How to complete this task.
Would you copy out, exactly as written, each line from the one containing "genus: Eudorcas" to the end of the records below?

Raw data.
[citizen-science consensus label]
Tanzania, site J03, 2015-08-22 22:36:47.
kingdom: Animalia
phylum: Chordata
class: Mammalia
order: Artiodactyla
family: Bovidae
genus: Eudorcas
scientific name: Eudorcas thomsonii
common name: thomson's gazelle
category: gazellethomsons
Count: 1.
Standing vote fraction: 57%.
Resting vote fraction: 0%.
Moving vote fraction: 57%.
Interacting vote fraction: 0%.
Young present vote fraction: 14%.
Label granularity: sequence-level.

Task output.
genus: Eudorcas
scientific name: Eudorcas thomsonii
common name: thomson's gazelle
category: gazellethomsons
Count: 1.
Standing vote fraction: 57%.
Resting vote fraction: 0%.
Moving vote fraction: 57%.
Interacting vote fraction: 0%.
Young present vote fraction: 14%.
Label granularity: sequence-level.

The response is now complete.